_WORK TASK_.
Begin at the top of the records below and return each line exactly through the line with "Murió Maradona, el". Skip pictures.

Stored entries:
· · · · ·

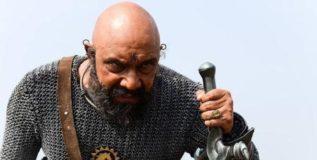 'बाहुबली २'साठी कटप्पाने घेतले नमते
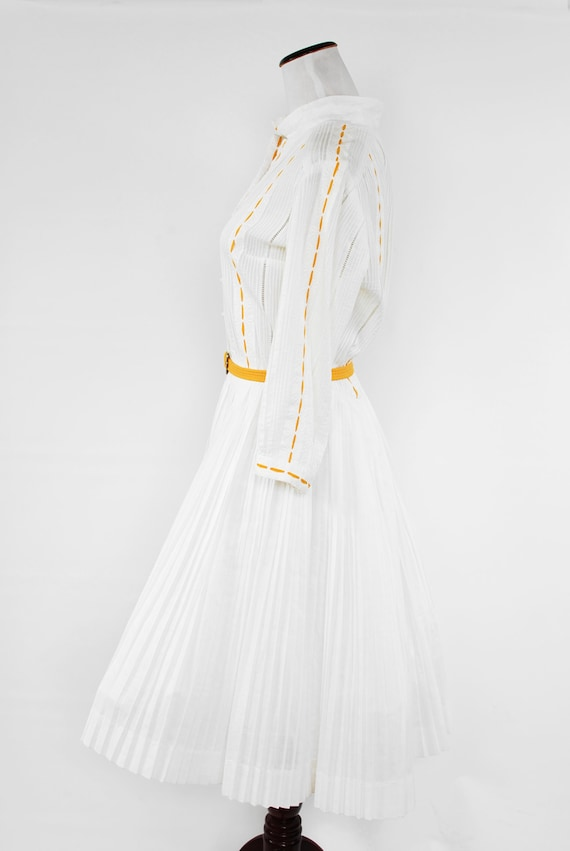 1950's White Cotton Long-sleeve Pleated Shirtdres… - image 3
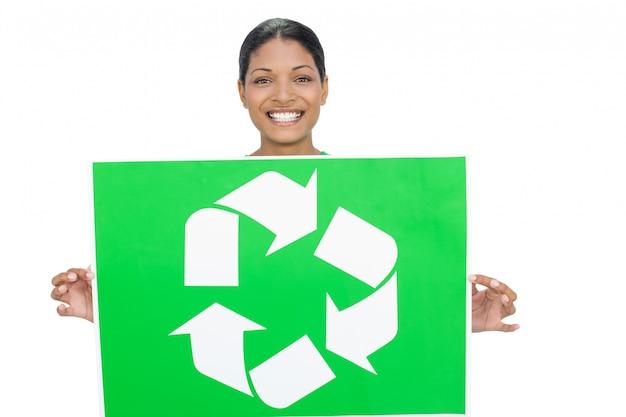 リサイクルのサインを持つ笑顔モデル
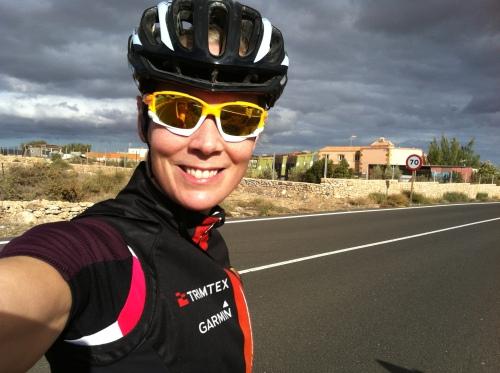 Glad for at jeg overlevde bakkedragene og utforkjøringene! Faktisk en veldig god dag på sykkelen :-)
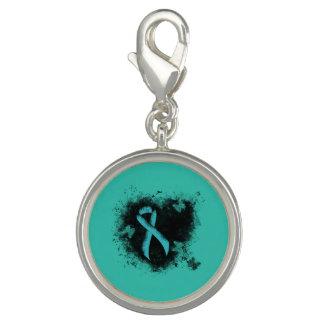 Coeur turquoise de grunge de ruban breloque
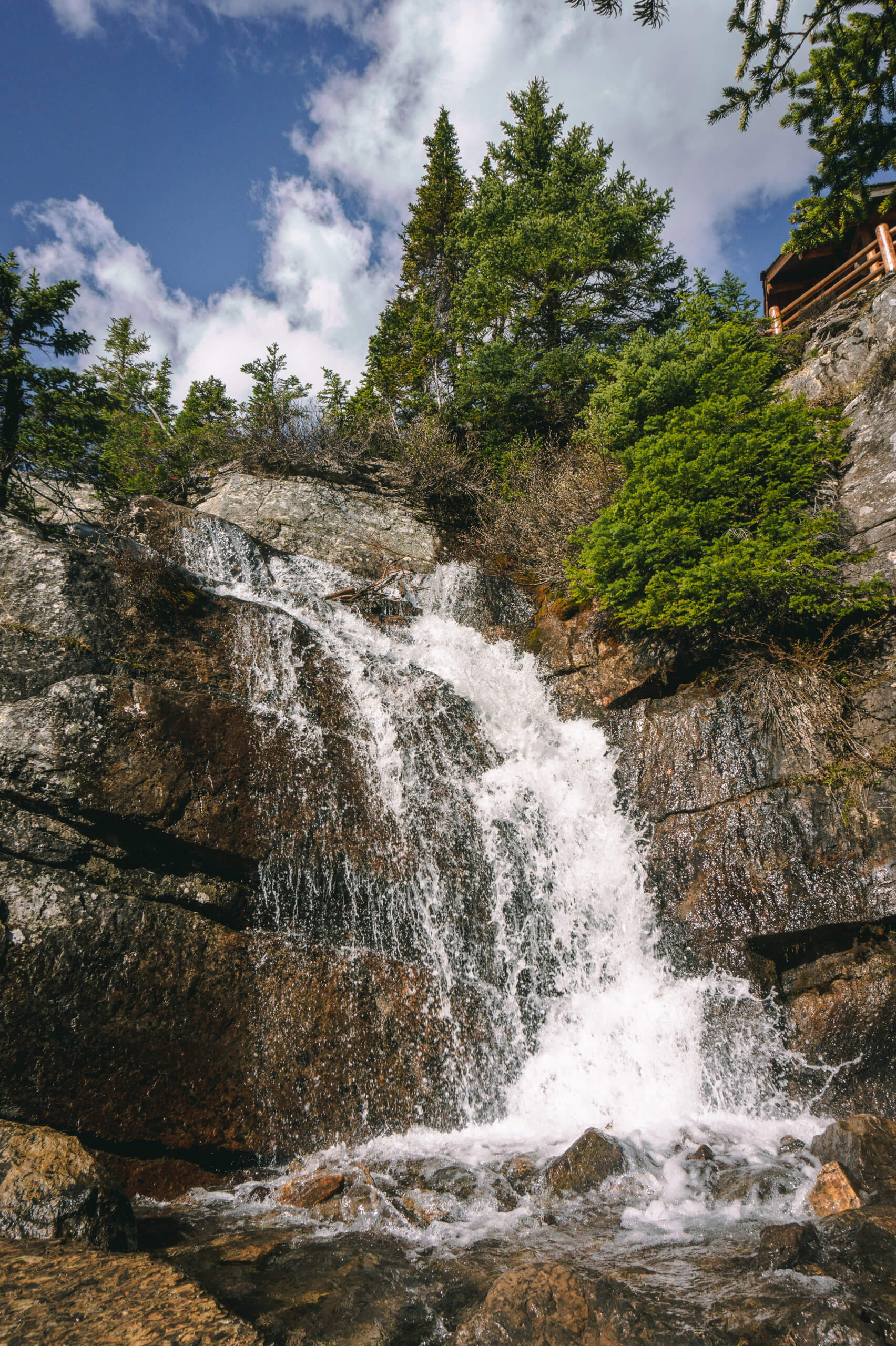 kleiner Wasserfall am Lake Agnes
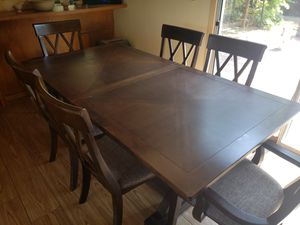 Quality kitchen dining table. for Sale in Bakersfield, CA
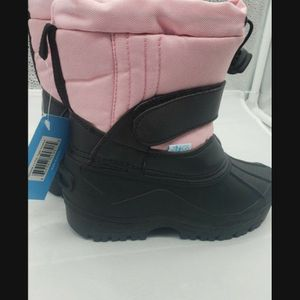 New Size 9 Kids Snow Boots for Sale in Las Vegas, NV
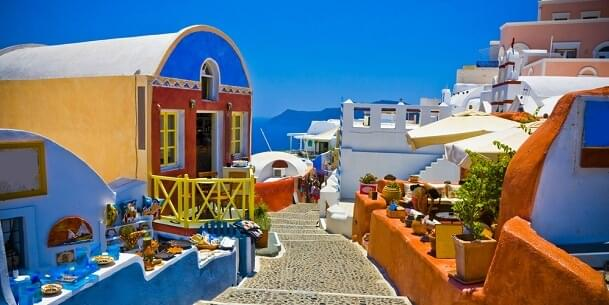 The town of Oia in Santorini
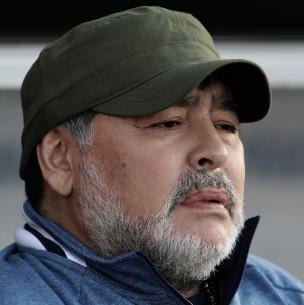 Murió Maradona, el astro de fútbol que gambeteó la vida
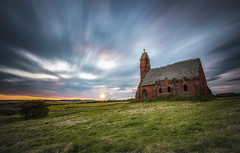 Cottam Chapel - East Yorkshire (Dave Holder) Tags: longexposure sunset church clouds canon chapel sunburst eastyorkshire 1740lf4 cottam canon6d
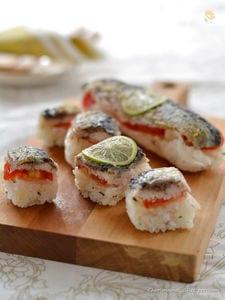 すだち仕立てさんまの洋風棒寿司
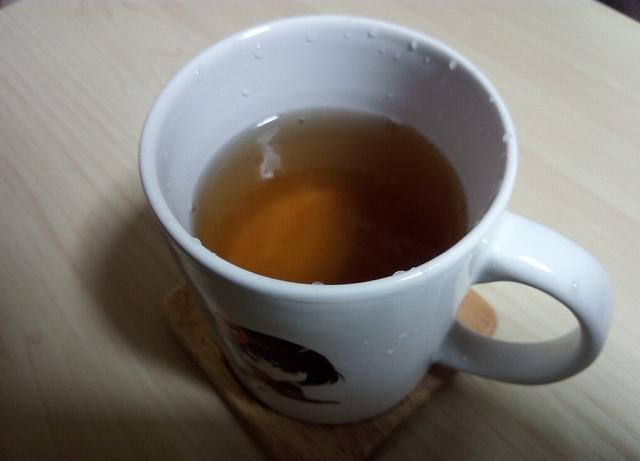 お茶を入れたオリジナルコップ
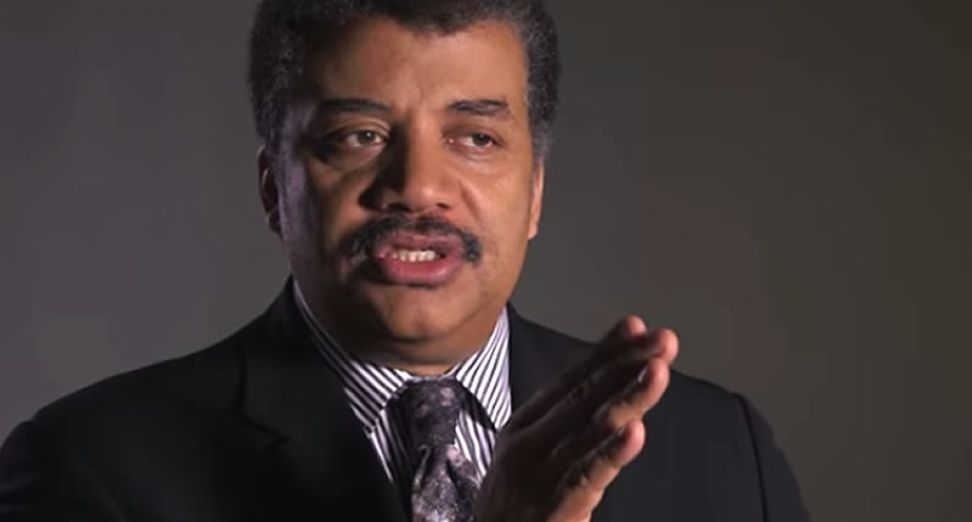 """Neil deGrasse Tyson uses science to destroy the age-old racist """"monkey"""" slur once and for all"""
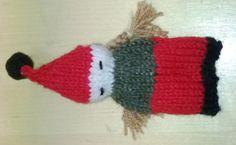 Joulutonttutyttö, 4 lk Viidellä sukkapuikolla neulottu tonttu, aloitussilmukoita on 24.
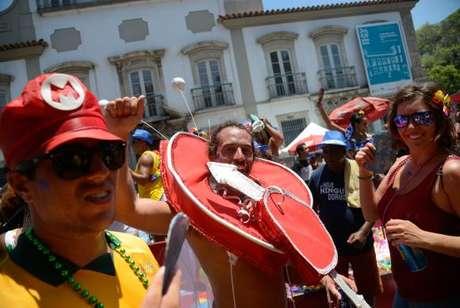 O bloco Cordão do Boitatá anima foliões no tradicional baile multicultural na Praça XV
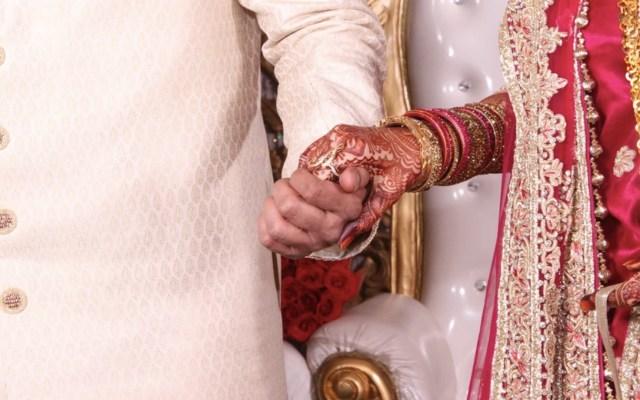 Novio con COVID-19 muere tras realizar boda masiva; confirman al menos 95 contagiados - Foto de Saad @saad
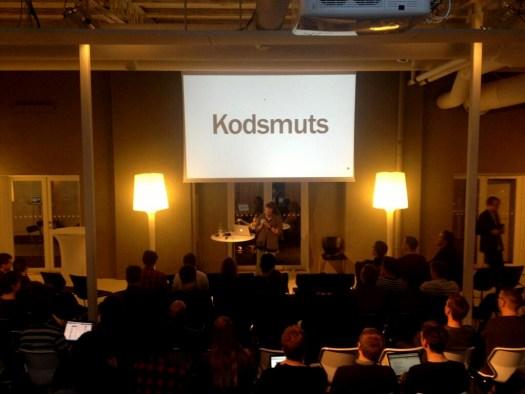 Me with slide of Kodsmuts at DrupalCamp
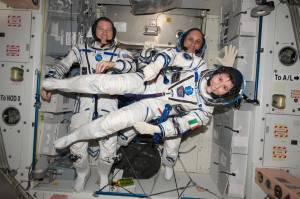 Terry Virts, comandante de la Expedición 43 en la Estación Espacial Internacional; y los astronautas Anton Shkaplerov y Samantha Cristoforetti, en una foto tomada el 6 de mayo de 2015, preparando su viaje de regreso a la Tierra. (Crédito: NASA)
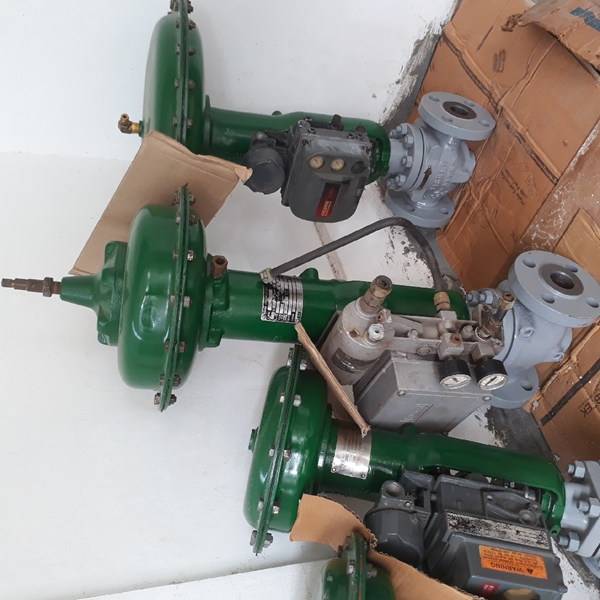 """Control Valve FISHER second hand c/w positioner size 1""""~3"""""""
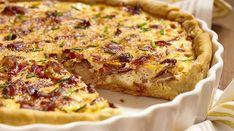 La Ricetta della Torta Rustica con pancetta, patate e porri. Leggi come realizzare in casa questo delizioso piatto unico, tipico della tradizione piemontese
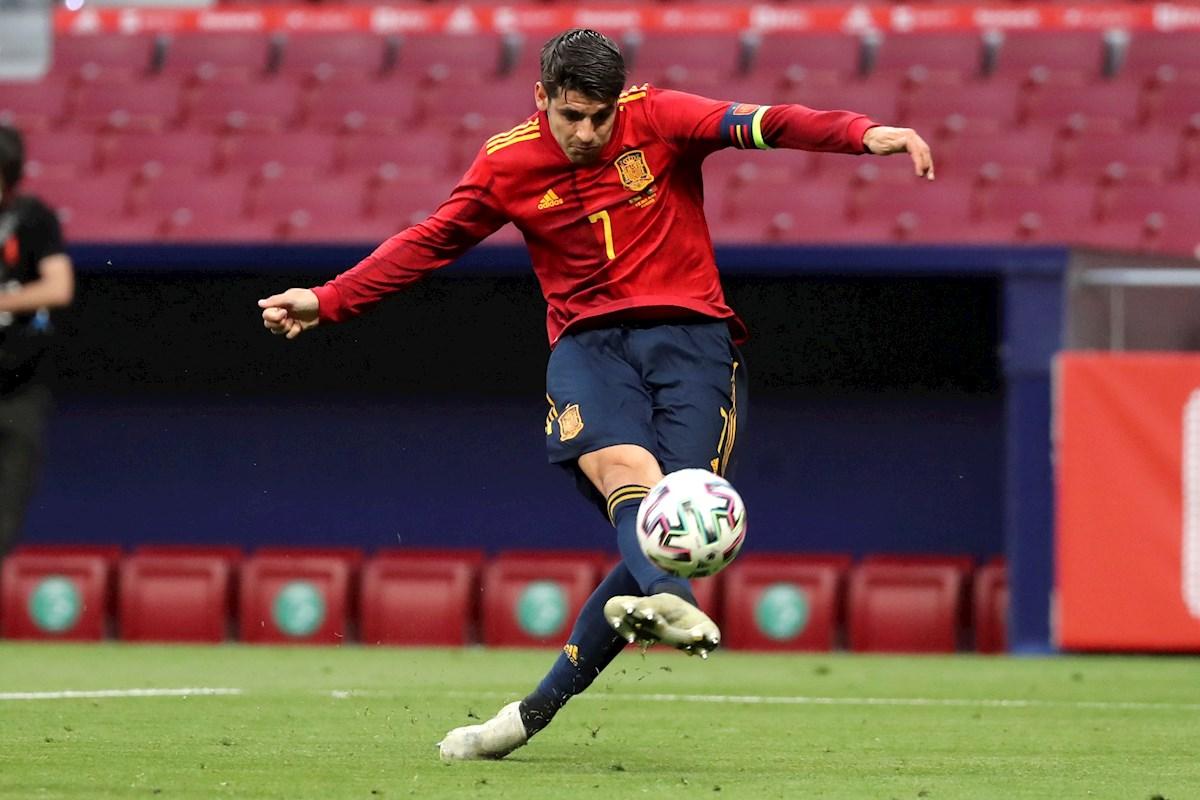 Morata remata a puerta durante el España-Portugal.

· · · · ·

_FINAL ANSWER_.
 'बाहुबली २'साठी कटप्पाने घेतले नमते
 1950's White Cotton Long-sleeve Pleated Shirtdres… - image 3
 リサイクルのサインを持つ笑顔モデル
 Glad for at jeg overlevde bakkedragene og utforkjøringene! Faktisk en veldig god dag på sykkelen :-)
 Coeur turquoise de grunge de ruban breloque
 kleiner Wasserfall am Lake Agnes
 Quality kitchen dining table. for Sale in Bakersfield, CA
 New Size 9 Kids Snow Boots for Sale in Las Vegas, NV
 The town of Oia in Santorini
 Murió Maradona, el astro de fútbol que gambeteó la vida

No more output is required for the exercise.